- TASK TO CARRY OUT
Report, as a number alone, how many lines below contain the string "period".

- PROVIDED INFORMATION

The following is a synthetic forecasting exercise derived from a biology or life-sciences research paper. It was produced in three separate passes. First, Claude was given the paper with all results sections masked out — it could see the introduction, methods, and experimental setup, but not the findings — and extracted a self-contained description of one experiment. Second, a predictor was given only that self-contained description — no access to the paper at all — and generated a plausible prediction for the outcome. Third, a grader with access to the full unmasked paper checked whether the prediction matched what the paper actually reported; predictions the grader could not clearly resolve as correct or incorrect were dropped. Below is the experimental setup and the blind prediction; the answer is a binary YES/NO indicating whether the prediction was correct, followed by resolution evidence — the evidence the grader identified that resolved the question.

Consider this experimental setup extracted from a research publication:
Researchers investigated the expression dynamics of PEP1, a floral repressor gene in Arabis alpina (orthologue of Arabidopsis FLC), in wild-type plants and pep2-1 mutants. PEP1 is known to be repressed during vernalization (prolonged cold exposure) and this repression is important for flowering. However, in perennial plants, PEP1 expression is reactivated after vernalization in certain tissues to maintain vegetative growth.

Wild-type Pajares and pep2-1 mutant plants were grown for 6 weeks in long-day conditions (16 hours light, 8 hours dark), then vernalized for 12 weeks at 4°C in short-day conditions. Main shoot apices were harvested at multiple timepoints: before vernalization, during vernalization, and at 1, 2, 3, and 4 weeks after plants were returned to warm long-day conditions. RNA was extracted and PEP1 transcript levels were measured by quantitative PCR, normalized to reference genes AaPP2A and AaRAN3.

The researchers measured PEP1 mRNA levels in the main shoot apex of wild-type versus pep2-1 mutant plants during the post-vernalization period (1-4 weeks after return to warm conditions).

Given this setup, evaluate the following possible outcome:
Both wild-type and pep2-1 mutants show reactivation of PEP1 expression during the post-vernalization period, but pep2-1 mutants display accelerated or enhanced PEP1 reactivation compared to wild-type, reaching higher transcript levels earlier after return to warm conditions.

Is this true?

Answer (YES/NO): NO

- TASK SOLUTION
2